Application of the gauge-invariant formalism to the description of ionization by ultrastrong few-cycle pulses

We analyze energy spectra of photoelectrons ejected by strong laser pulses, using the manifestly gauge-invariant approach. Gauge-invariant expressions for the ionization amplitude can be obtained by grouping together all terms of the same order in atomic potential in the standard strong-field approximation (SFA) expansion. We calculate energy spectra of photoelectrons for the hydrogen atom, and compare them with results based on numerical solutions of the time-dependent Schrödinger equation. Agreement, at least qualitative, is observed for an electric-field amplitude higher than 1 a.u., and for larger energies of ionized electrons, basically beyond the region, where the standard SFA is usually applied.

Figure 1

Energy distribution of photoelectrons for two-cycle laser pulses with $\omega =0.57$ a.u., corresponding to a wavelength of 80 nm, and with (a) $E_0=3$ a.u. and (b) $E_0=10$ a.u.
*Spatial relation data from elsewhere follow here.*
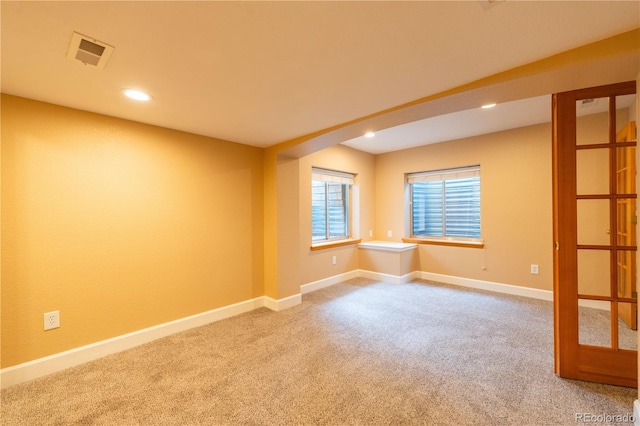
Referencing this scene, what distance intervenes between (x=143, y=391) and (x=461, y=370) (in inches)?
89.8

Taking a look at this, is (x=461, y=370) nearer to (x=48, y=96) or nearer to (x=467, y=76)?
(x=467, y=76)

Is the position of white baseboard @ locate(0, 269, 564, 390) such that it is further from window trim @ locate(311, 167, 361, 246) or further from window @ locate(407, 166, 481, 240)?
window @ locate(407, 166, 481, 240)

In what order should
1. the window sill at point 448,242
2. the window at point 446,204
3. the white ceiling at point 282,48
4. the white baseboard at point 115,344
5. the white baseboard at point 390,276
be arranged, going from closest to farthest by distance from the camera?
the white ceiling at point 282,48, the white baseboard at point 115,344, the window sill at point 448,242, the window at point 446,204, the white baseboard at point 390,276

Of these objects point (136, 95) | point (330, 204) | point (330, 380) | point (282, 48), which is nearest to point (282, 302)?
point (330, 380)

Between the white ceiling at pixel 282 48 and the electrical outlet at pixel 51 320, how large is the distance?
5.36ft

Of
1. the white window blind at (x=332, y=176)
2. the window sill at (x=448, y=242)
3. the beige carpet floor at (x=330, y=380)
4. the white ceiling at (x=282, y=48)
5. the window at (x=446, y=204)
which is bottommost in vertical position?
the beige carpet floor at (x=330, y=380)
Solid black lines corresponds to TDSE results, dashed red lines corresponds to present calculations. The results were scaled to fit TDSE for photoelectron energy equal to 8 a.u.

Figure 2

Same as Fig. 1, but for ten-cycle laser pulses with $\omega =0.5$ a.u., corresponding to a wavelength of 91 nm, and with (a) $E_0=1$ a.u. and (b) $E_0=3$ a.u.